### WHAT IS NEEDED
Starting with the line that includes "Morningstar TS-60 Laderegler", write out every remaining line of the records below exactly as it appears, leaving out any images.

DATA UNDER STUDY section start

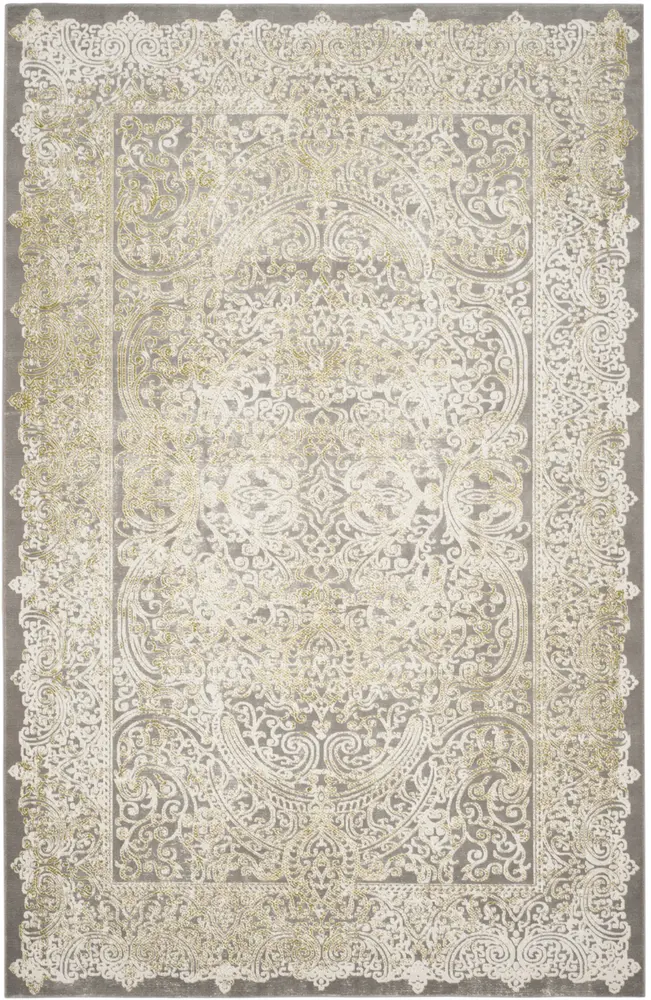 Safavieh Passion 6'-7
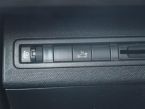 Peugeot 3008 - fotka číslo 21
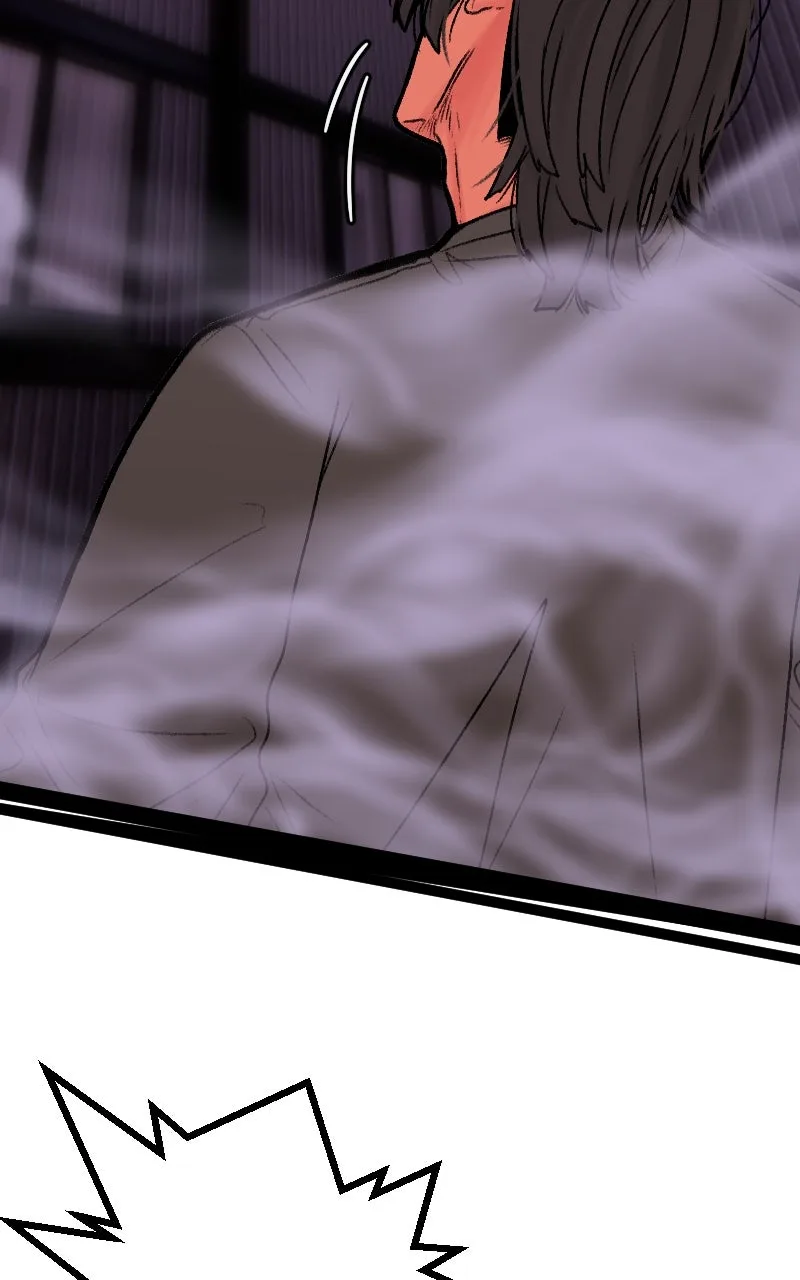 Hit On Me Chapter 25 page 41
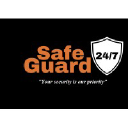 safeguard247.co.uk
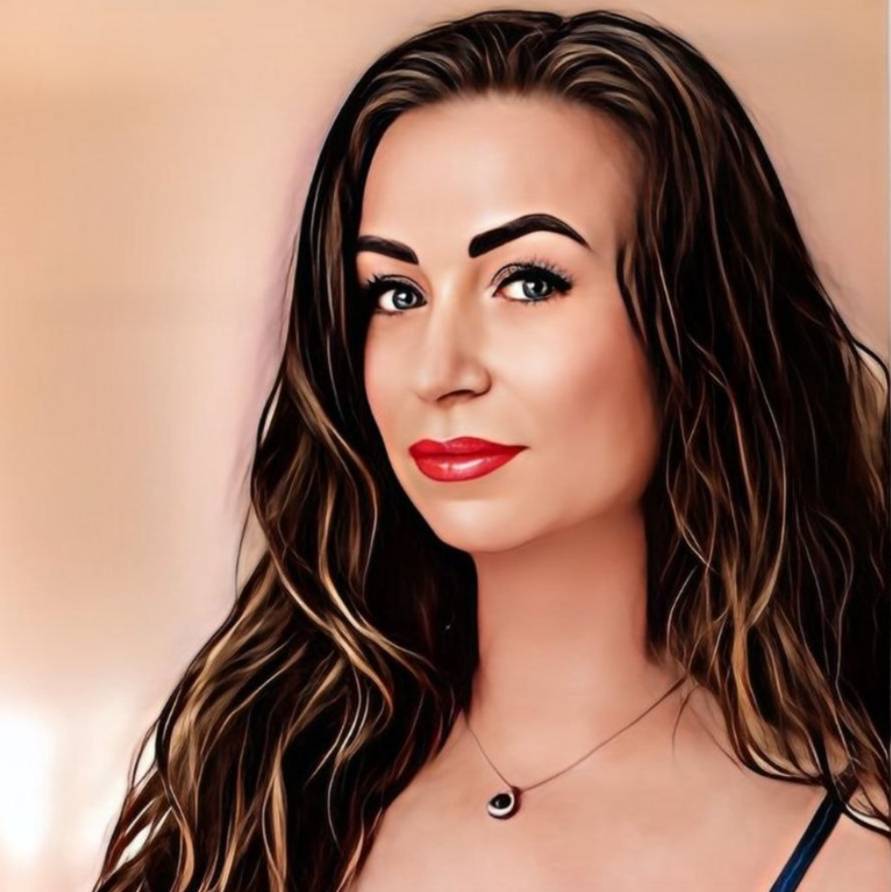 Иконка канала О Будущем уже сегодня!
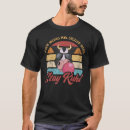 Pesquisar por kuhl roupas Vaca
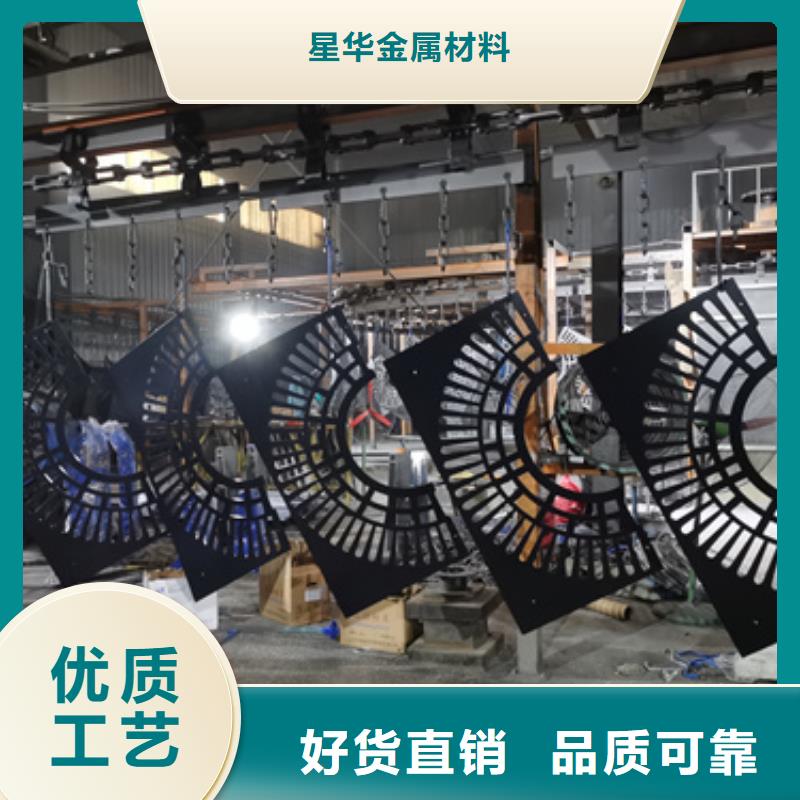 护栏立柱,桥梁景观栏杆老品牌厂家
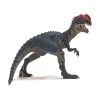 Schleich FIGURINE DILOPHOSAURE -Jouets Soldes 4157c2600ad8fb2910e7fa97e1fc0ec321a3e238 16043235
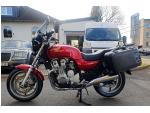 Klikněte pro detailní foto č. 1 - Honda CB 750 Sevenfifty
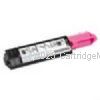 CartridgeMate Dell 592-10515 Magenta - DOUBLE Capacity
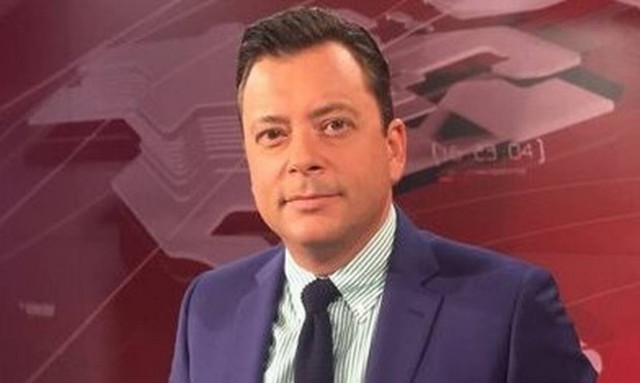 Υποφάντης για Γεννηματά: Μας έδωσε κουράγιο όταν ο γιος μας έδινε μάχη με τον καρκίνο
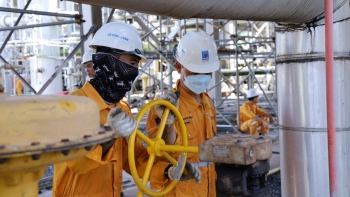 Petrovietnam triển khai Nghị quyết về thực hành tiết kiệm, chống lãng phí năm 2023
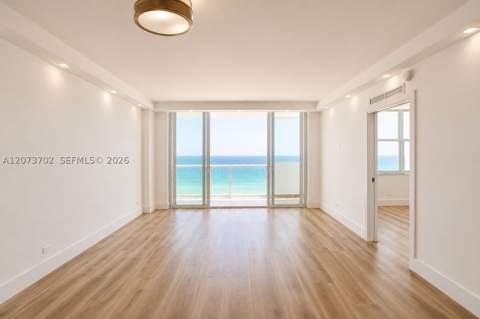 5601 Collins Ave 1009, Miami Beach FL - photo 18 of 34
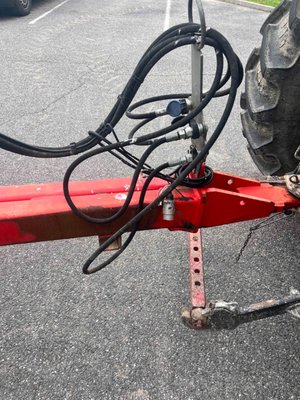 Rouleau Quivogne ROLLMOT 630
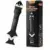 Saker 3-in-1 Silicone Caulking & Sealant Finishing Tool for $3.99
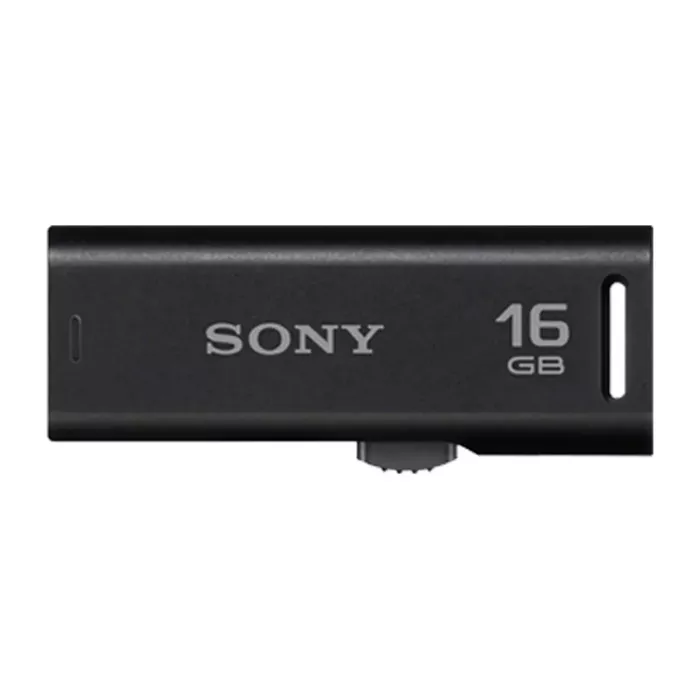 Sony USM16GR Photo 1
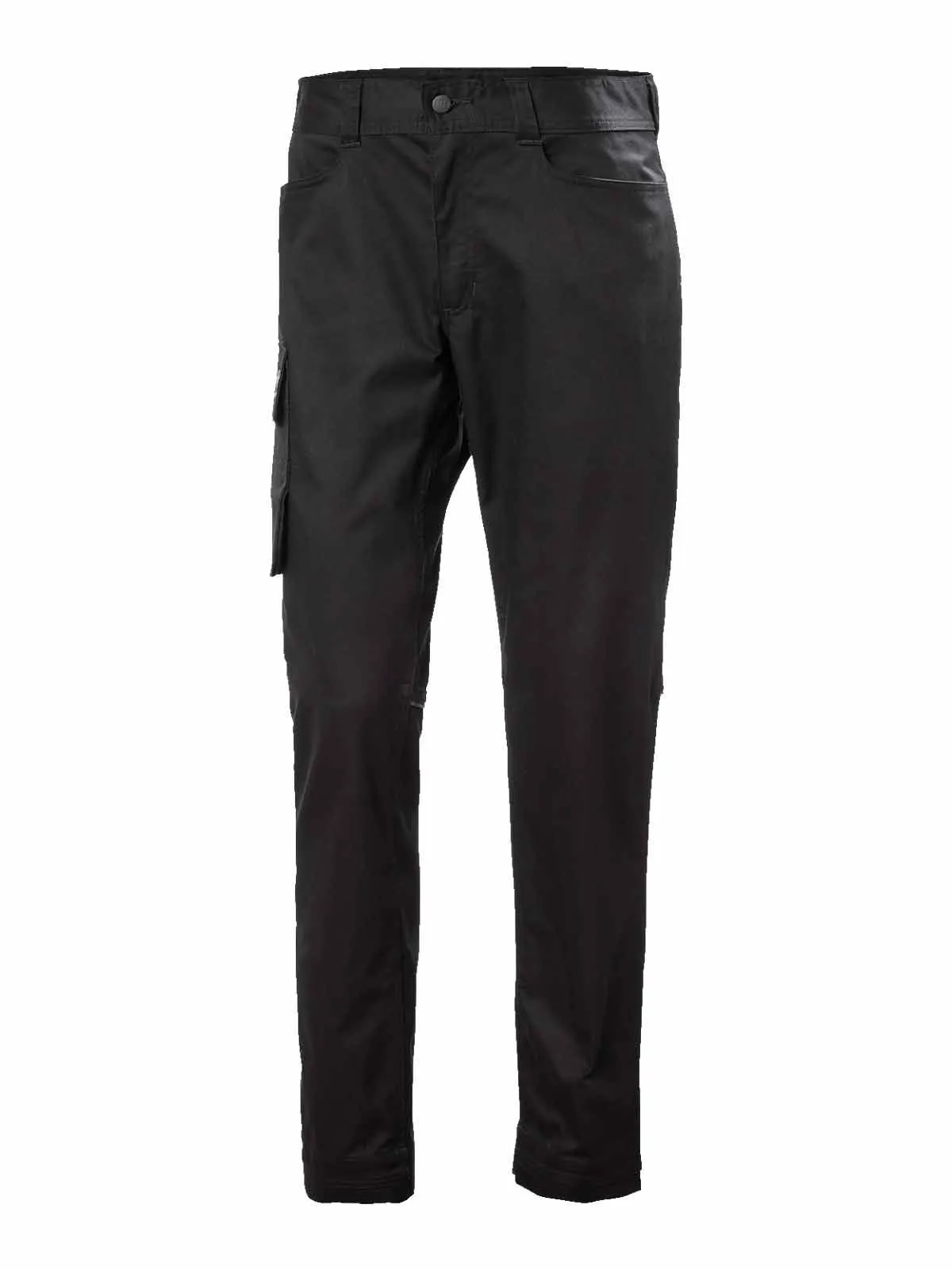 77525&#x20;Manchester&#x20;Work&#x20;Pant&#x20;Service&#x20;-&#x20;Helly&#x20;Hansen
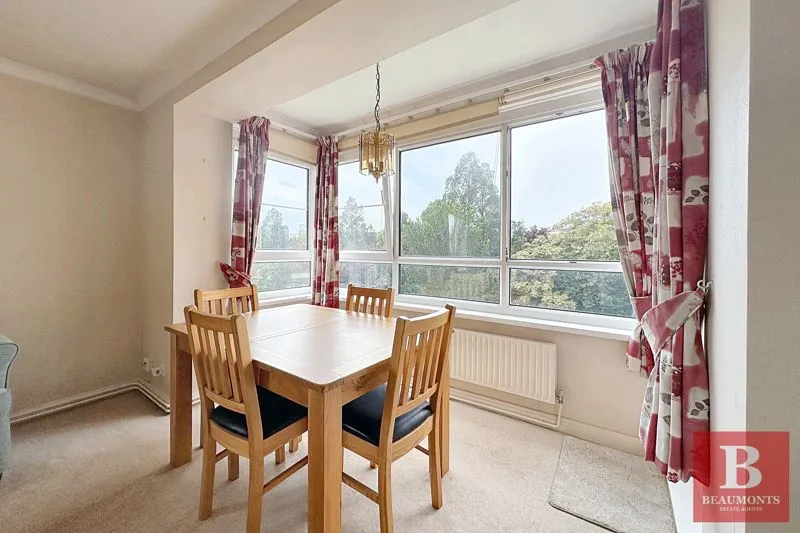 Preston Park Avenue, Brighton BN1 6HR, photo 6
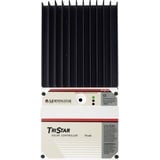 Morningstar TS-60 Laderegler PWM 12 V, 24 V, 36 V, 48V 60A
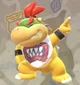 Bowser Jr -MKW-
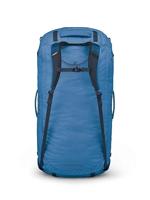 Osprey Transporter 150 Duffel Blue Flame/Scoria Blue 150L - thumbnail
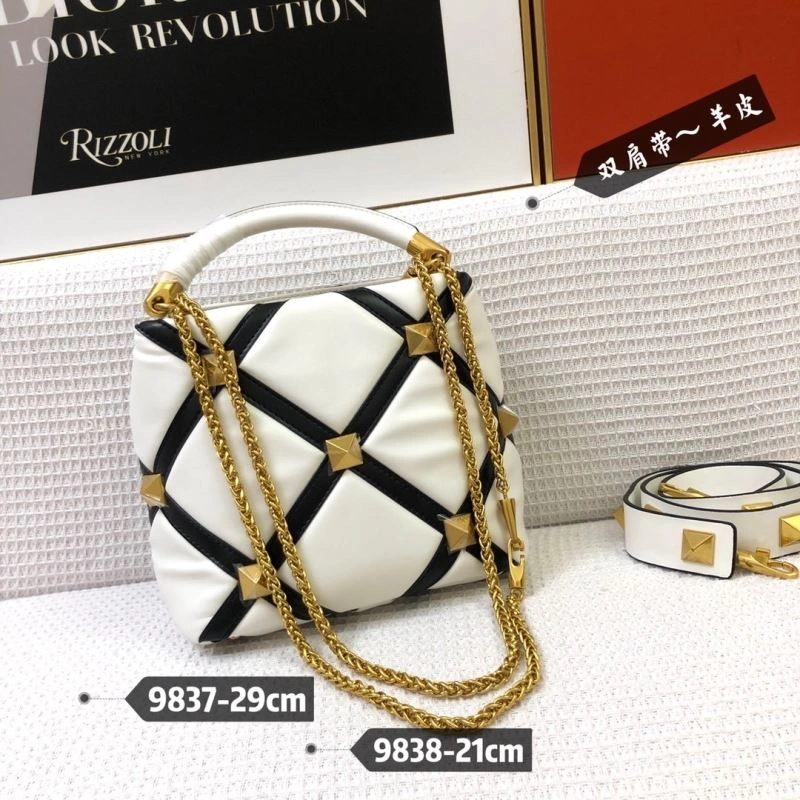 Vxlxntino Handle Bags HighQuality 88586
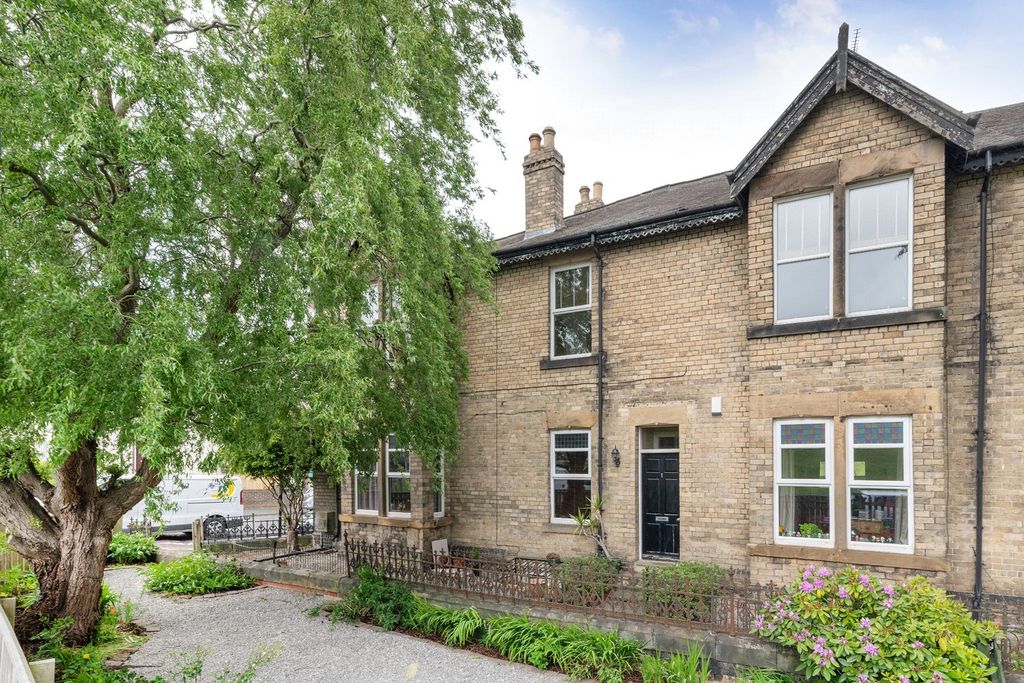 Property photo 1 of 14 Picture No. 03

DATA UNDER STUDY section end

### YOUR SOLUTION
 Morningstar TS-60 Laderegler PWM 12 V, 24 V, 36 V, 48V 60A
 Bowser Jr -MKW-
 Osprey Transporter 150 Duffel Blue Flame/Scoria Blue 150L - thumbnail
 Vxlxntino Handle Bags HighQuality 88586
 Property photo 1 of 14 Picture No. 03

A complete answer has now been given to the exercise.